Dans le premier cas, le juge de Biskra a invoqué, pour justifier la condamnation, l’article 142 bis 2 du code pénal qui prévoit des peines de 3 à 5 ans de prison pour quiconque « offensera le Prophète et dénigrera les dogmes de l’Islam par voie d’écrit, de dessin, de déclaration et de tout autre moyen ». Cependant, cette disposition récente (elle date de 2001) ne concerne à priori que les journalistes. S’alimenter pendant le ramadan n’est pas illégal, alors que la loi et la Constitution algérienne garantissent en principe la liberté de culte, de conscience et d’opinion. Le « délit » pour lequel ont été condamnés les prévenus ne correspond à aucune qualification pénale.

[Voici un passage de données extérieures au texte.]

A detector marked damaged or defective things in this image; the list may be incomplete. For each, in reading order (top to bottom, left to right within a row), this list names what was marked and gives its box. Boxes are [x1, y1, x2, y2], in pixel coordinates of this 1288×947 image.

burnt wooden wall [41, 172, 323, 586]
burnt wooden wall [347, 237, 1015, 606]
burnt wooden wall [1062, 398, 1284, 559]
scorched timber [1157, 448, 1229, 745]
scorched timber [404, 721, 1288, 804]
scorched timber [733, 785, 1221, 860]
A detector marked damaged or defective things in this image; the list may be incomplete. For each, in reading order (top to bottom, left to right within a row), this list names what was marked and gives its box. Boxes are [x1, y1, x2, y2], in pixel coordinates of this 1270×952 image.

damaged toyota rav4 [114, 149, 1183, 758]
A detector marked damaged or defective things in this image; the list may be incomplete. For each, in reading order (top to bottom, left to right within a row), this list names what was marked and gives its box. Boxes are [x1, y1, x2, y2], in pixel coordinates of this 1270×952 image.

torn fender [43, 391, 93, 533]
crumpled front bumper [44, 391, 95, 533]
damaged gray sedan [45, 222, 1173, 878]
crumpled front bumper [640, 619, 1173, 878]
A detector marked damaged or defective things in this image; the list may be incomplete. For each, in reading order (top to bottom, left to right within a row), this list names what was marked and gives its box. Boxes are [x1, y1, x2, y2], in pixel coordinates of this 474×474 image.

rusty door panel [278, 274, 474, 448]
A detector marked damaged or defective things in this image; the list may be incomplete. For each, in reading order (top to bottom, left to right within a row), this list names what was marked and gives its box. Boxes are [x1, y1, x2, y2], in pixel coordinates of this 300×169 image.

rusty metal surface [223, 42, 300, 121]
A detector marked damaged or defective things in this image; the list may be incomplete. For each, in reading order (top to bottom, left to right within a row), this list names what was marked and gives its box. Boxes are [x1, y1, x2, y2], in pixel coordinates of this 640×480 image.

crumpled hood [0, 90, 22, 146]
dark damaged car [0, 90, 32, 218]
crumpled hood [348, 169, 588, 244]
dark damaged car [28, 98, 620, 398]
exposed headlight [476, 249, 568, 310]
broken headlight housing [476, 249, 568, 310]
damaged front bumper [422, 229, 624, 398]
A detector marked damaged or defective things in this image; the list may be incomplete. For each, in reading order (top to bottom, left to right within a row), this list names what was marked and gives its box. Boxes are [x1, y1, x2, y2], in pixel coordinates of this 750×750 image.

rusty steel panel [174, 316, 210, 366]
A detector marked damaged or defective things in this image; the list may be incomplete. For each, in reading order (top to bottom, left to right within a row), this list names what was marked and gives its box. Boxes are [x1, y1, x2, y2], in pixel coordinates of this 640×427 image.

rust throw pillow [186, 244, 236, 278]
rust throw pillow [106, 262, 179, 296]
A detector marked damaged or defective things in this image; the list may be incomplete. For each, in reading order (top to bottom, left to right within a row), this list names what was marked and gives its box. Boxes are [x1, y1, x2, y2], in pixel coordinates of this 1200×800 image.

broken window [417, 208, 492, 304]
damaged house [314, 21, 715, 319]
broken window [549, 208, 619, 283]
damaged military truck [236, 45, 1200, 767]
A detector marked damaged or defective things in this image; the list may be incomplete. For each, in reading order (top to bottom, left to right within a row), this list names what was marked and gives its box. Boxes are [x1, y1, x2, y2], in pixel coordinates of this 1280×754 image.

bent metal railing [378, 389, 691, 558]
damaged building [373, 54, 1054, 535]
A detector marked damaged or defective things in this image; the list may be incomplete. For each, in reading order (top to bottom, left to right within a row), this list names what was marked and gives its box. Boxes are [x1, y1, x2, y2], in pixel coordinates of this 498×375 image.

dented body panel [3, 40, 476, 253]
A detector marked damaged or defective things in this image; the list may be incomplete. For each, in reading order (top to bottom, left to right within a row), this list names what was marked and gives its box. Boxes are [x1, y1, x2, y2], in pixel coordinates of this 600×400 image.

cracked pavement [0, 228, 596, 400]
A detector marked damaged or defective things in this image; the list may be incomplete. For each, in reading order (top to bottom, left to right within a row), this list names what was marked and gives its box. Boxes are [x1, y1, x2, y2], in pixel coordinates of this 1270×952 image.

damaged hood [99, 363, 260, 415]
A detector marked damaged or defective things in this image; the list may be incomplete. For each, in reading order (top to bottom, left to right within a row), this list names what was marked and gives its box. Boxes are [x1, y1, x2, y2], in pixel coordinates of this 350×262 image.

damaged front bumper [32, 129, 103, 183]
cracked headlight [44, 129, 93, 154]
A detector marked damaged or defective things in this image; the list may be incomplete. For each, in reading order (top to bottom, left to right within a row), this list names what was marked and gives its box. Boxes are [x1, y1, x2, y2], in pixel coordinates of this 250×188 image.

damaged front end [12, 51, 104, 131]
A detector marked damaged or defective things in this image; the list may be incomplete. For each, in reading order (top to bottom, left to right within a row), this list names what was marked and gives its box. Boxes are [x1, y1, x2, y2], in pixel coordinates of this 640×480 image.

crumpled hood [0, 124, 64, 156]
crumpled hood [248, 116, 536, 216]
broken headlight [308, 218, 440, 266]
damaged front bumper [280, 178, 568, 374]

Dans le second cas, Samia Smeta, une jeune femme de 26 ans, a été condamnée à dix ans de détention. Selon son avocate, la sanction est tombée alors qu’elle était jugée sans défense légale, sans que les faits soient prouvés et sur la seule fois d’accusation portées par ses codétenues (Samia était en effet déjà incarcérée pour une peine de droit civil). Le quotidien El Watan du 21 octobre 2008 cite à ce sujet un spécialiste en droit criminel, qui affirme que la sévérité du tribunal est sans précédent : « Le juge a en effet prononcé la peine maximale sans accorder les circonstances atténuantes, sachant que le témoignage des détenues n’est pas considéré comme preuve de première fiabilité et sachant aussi que la prévenue n’est pas une récidiviste en la matière. Ce n’est pas la personne humaine, mais le délit qui a été pris en compte. »
Dans ces deux cas, des médias algériens se sont indigné des jugements de Biskra et les sentences ont été annulées en appel (bien que le représentant du ministère public ait requis dans son réquisitoire en appel la confirmation de la peine frappant Samia). C’est une très bonne chose. Cependant, l’accusation de (soit disant) offense à l’islam est de plus en plus fréquemment brandie en Algérie. La pression intégriste se maintient, elle qui a déjà imposée un nouveau code la famille très rétrograde et répressif.
Des initiatives de solidarité internationale ont été engagées après les condamnations de Biskra. Mais cela reste très insuffisant au regard de la situation des droits en Algérie. Les « errements » du juge de Biskra doivent être pris comme de nouveaux et sérieux avertissements.